826. Most Profit Assigning Work
1. Description
We have jobs: difficulty[i] is the difficulty of the ith job, and profit[i] is the profit of the ith job.
Now we have some workers. worker[i] is the ability of the ith worker, which means that this worker can only complete a job with difficulty at most worker[i].
Every worker can be assigned at most one job, but one job can be completed multiple times.
For example, if 3 people attempt the same job that pays $1, then the total profit will be $3. If a worker cannot complete any job, his profit is $0.

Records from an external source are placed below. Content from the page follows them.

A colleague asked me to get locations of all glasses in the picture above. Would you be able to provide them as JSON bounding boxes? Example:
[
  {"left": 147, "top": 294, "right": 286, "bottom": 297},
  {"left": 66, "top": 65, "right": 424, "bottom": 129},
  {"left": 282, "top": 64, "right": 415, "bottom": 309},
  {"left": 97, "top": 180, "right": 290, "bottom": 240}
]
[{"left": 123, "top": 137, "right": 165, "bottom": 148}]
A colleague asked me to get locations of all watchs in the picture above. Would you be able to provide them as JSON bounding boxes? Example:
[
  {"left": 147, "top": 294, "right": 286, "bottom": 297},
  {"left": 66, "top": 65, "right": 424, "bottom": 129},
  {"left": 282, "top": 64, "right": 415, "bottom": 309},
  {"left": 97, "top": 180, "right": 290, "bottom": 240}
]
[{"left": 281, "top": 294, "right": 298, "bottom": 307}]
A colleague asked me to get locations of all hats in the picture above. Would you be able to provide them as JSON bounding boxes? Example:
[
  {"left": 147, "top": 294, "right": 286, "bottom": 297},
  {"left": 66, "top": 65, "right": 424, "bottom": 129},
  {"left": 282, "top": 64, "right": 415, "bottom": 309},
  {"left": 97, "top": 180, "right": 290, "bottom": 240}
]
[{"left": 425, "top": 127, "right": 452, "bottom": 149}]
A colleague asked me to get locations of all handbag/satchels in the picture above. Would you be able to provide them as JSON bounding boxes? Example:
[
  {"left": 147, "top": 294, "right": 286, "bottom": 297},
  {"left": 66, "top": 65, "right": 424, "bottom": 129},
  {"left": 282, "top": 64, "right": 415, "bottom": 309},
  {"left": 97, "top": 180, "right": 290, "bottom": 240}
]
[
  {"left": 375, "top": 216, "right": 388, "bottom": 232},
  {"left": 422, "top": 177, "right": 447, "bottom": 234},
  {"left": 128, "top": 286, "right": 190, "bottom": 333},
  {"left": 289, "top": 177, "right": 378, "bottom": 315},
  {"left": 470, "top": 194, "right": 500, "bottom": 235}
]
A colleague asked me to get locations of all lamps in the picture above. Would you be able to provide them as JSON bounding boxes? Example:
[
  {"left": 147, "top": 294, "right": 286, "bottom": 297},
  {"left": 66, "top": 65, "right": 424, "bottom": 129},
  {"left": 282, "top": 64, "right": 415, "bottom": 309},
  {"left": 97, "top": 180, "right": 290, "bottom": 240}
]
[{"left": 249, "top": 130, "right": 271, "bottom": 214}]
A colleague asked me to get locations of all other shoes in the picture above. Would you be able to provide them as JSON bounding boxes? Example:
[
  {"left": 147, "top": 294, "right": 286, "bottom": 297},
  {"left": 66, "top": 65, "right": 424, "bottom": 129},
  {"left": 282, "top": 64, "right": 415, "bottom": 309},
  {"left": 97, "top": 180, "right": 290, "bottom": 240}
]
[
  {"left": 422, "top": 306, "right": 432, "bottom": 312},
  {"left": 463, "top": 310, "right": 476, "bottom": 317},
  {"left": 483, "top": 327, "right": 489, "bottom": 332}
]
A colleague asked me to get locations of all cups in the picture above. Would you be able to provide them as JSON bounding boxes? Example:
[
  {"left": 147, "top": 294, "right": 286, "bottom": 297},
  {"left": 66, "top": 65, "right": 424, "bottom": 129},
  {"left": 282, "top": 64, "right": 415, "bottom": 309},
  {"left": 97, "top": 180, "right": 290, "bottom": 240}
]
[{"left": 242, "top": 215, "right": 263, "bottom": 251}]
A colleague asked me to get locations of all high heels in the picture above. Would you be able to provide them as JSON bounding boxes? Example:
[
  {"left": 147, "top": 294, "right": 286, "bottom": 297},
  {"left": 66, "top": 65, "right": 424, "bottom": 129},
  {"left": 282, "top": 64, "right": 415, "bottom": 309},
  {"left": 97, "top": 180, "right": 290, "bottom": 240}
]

What is the most profit we can make?
2. Example
Example 1:
Input: difficulty = [2,4,6,8,10], profit = [10,20,30,40,50], worker = [4,5,6,7]
Output: 100
Explanation: Workers are assigned jobs of difficulty [4,4,6,6] and they get profit of [20,20,30,30] seperately.
3. Note
- 1 <= difficulty.length = profit.length <= 10000
- 1 <= worker.length <= 10000
- difficulty[i], profit[i], worker[i] are in range [1, $10^5$]
4. Solutions
My Accepted Solution
m = range($10^5$), n = i_difficulty.size(), o = i_worker.size()
Time complexity: O(m + n + o)
Space complexity: O(m)
// Bucket and Greedy
// If the range of difficulty and worker is not very big, we could use the bucket and the greedy
// algorithm. For the greedy algorithm, we try to get the best profit for every worker. So, we
// define maxProfitAtDifficulty, which means at a specific difficulty, how many profits can we get.
// After we get the best profits for all difficulties, we insert the empty difficulties because not
// every difficulty has a profit. So we set the profit of an empty difficulty with the best profit
// whose difficulty less than the empty one. Then, as we know every difficulty's best profit, we
// just iterate all workers and get the worker's best profit, then sum them up.
class Solution {
public:
// int maxProfitAssignment(vector<int>& difficulty, vector<int>& profit, vector<int>& worker)
int maxProfitAssignment(
const vector<int>& i_difficulty,
const vector<int>& i_profit,
const vector<int>& i_worker) {
vector<int> maxProfitAtDifficulty(
10001); // the value range of difficulty and worker is [1, 10000]
for (int i = 0; i < i_difficulty.size(); ++i) {
maxProfitAtDifficulty[i_difficulty[i]] =
max(i_profit[i], maxProfitAtDifficulty[i_difficulty[i]]);
}
for (int i = 0, maxProfit = 0; i < maxProfitAtDifficulty.size(); ++i) {
maxProfit = max(maxProfitAtDifficulty[i], maxProfit);
maxProfitAtDifficulty[i] = max(maxProfit, maxProfitAtDifficulty[i]);
}
int maxProfits = 0;
for (auto ability : i_worker) {
maxProfits += maxProfitAtDifficulty[ability];
}
return maxProfits;
}
};
m = i_difficulty.size(), n = i_worker.size()
Time complexity: O($mlog_2m + nlog_2n$)
Space complexity: O(m)
// Sort, Two Pointers and Greedy
// We sort the pair<profit, difficulty> by the profit because we want to get the best profits. Then,
// we sort workers by their abilities. So, for every worker with a given ability, we find the job
// with the best profit he can handle, which means its difficulty is less than the worker's ability.
class Solution {
public:
// int maxProfitAssignment(vector<int>& difficulty, vector<int>& profit, vector<int>& worker)
int maxProfitAssignment(
const vector<int>& i_difficulty,
const vector<int>& i_profit,
vector<int>& m_worker) {
vector<pair<int, int>> profitsDifficulties;
for (int i = 0; i < i_difficulty.size(); ++i) {
profitsDifficulties.emplace_back(i_profit[i], i_difficulty[i]);
}
sort(profitsDifficulties.begin(), profitsDifficulties.end(), greater<pair<int, int>>());
sort(m_worker.begin(), m_worker.end(), greater<int>());
int maxProfits = 0;
for (int workerIndex = 0, profitIndex = 0; workerIndex < m_worker.size(); ++workerIndex) {
while (profitIndex < profitsDifficulties.size() &&
m_worker[workerIndex] < profitsDifficulties[profitIndex].second) {
++profitIndex;
}
if (profitIndex < profitsDifficulties.size()) {
maxProfits += profitsDifficulties[profitIndex].first;
}
}
return maxProfits;
}
};